* Sağlanan metin *
----
• Sonuç bulunamadı

1.8. Araştırmanın Anahtar Kavramları ve Tanımlar

2.1.1. Dil ve Etki Alanları

2.1.1.1. Dil- Kültür

Kültür, bir toplumun davranış biçimleridir. Sosyal adetler, örfler, ortak olan gelenek, görenek, yaşam biçimi, giyim tarzı gibi her türlü maddi ve manevi tutum ve davranışları, teknolojileri, teknik aletleri içinde barındıran bir olgudur.

Kafesoğlu (1998)’na göre “belirli bir topluluğa ait sosyal davranış ve teknik kuruluşlar kültürü meydana getirmektedir” (Kafesoğlu,1998:17).

Bir başka ifade ile kültür,insanlar tarafından oluşturulan, dil ve semboller ile kuşaktan kuşağa aktarılan,sürekliği olan öğrenilmiş anlamlar dizgesi veya kültürel eserler yaratma becerisidir.
----
* Sağlanan veriler *
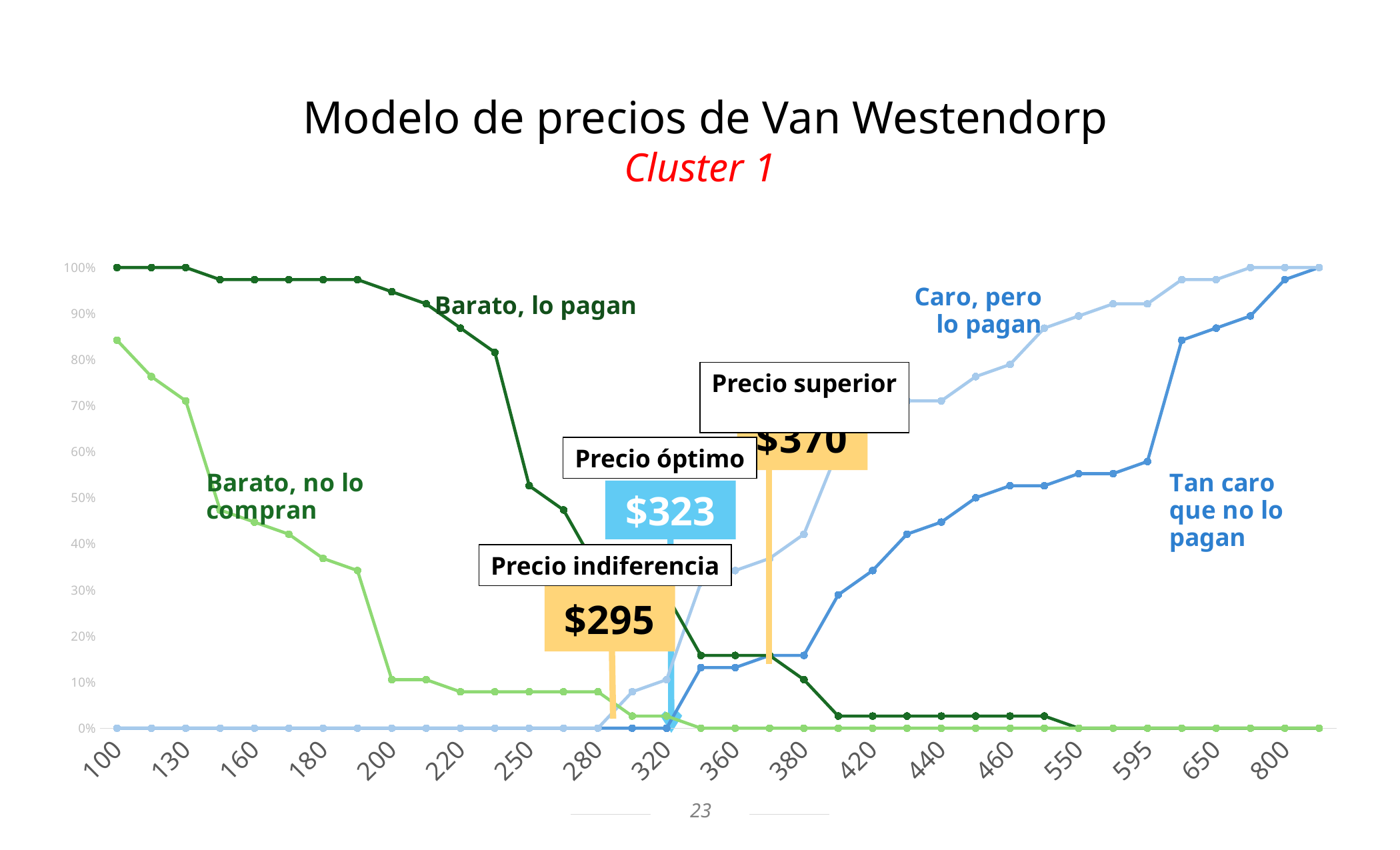
What is the difference between the 'Precio óptimo' and the 'Precio indiferencia'? $28 At price 800, which line is higher: 'Tan caro que no lo pagan' or 'Barato, no lo compran'? Tan caro que no lo pagan Does the 'Barato, lo pagan' line rise or fall as price increases along the x axis? falls Is the value of 'Barato, no lo compran' at price 100 greater or less than 70%? greater What is the value shown for 'Precio óptimo'? $323 Does the 'Tan caro que no lo pagan' line rise or fall as price increases along the x axis? rises What kind of chart is shown on the slide? line chart What is the difference between the 'Precio superior' and the 'Precio indiferencia'? $75 What is the value of 'Barato, lo pagan' at price 100? 100% How many labelled lines are plotted on the chart? 4 What is the value shown for 'Precio superior'? $370 What is the value shown for 'Precio indiferencia'? $295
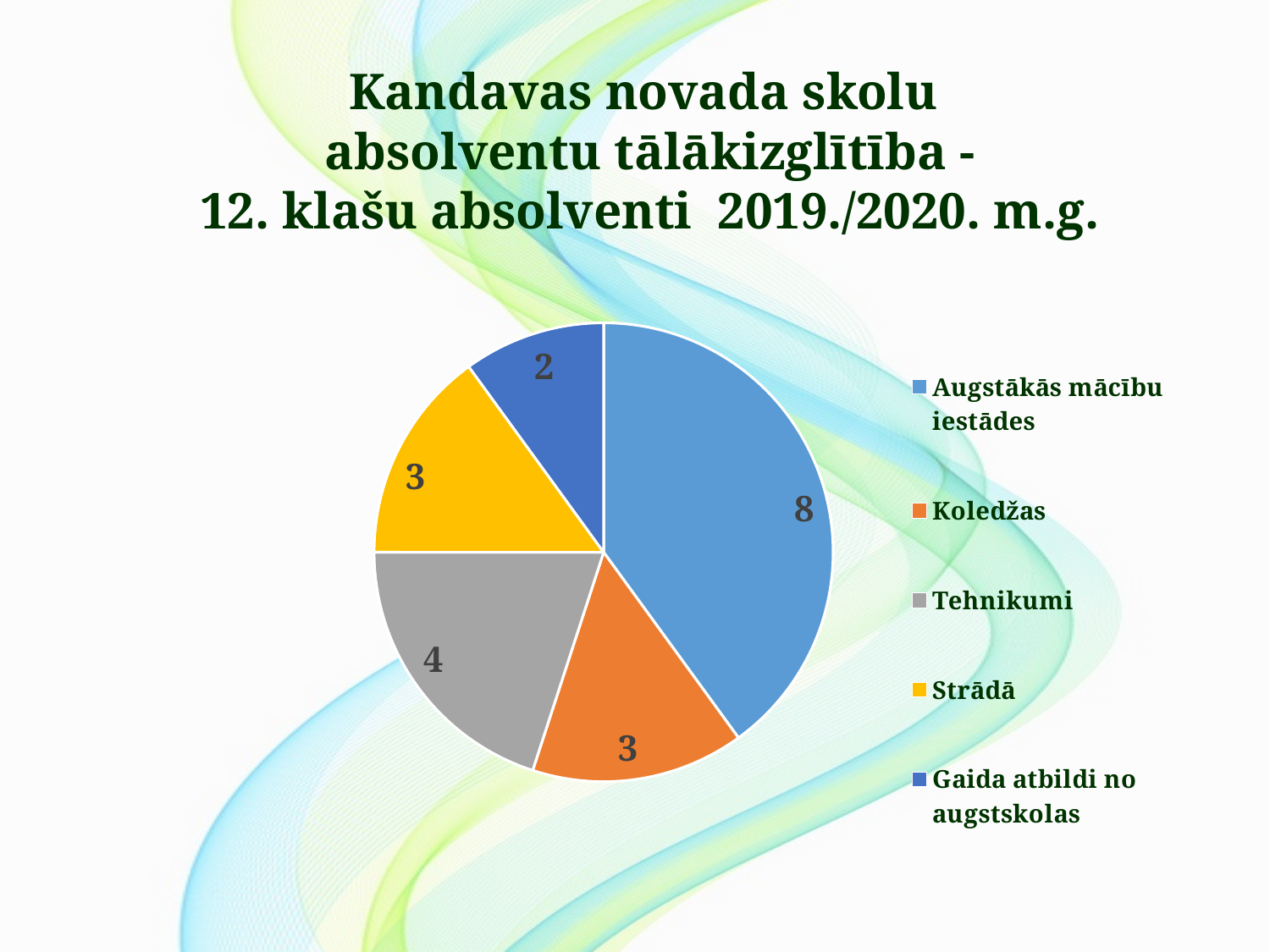
What colour is the slice for Strādā? yellow What is the value for Koledžas? 3 Which category has the smallest slice of the pie? Gaida atbildi no augstskolas What is the difference between the values for Augstākās mācību iestādes and Tehnikumi? 4 What is the value for Tehnikumi? 4 What is the value for Augstākās mācību iestādes? 8 How many categories does the pie chart have? 5 What share of the pie does Augstākās mācību iestādes represent? 40% What type of chart is shown on the slide? pie chart Which is larger, the value for Tehnikumi or the value for Strādā? Tehnikumi What is the value for Gaida atbildi no augstskolas? 2 Which category has the largest slice of the pie? Augstākās mācību iestādes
----
Sağlanan metinde "Sosyal adetler" ile başlayan cümlede "gibi" sözcüğünden önce sayılan örnekleri lütfen madde madde yaz.

* Yanıt alanı *
- sosyal adetler
- örfler
- ortak olan gelenek
- görenek
- yaşam biçimi
- giyim tarzı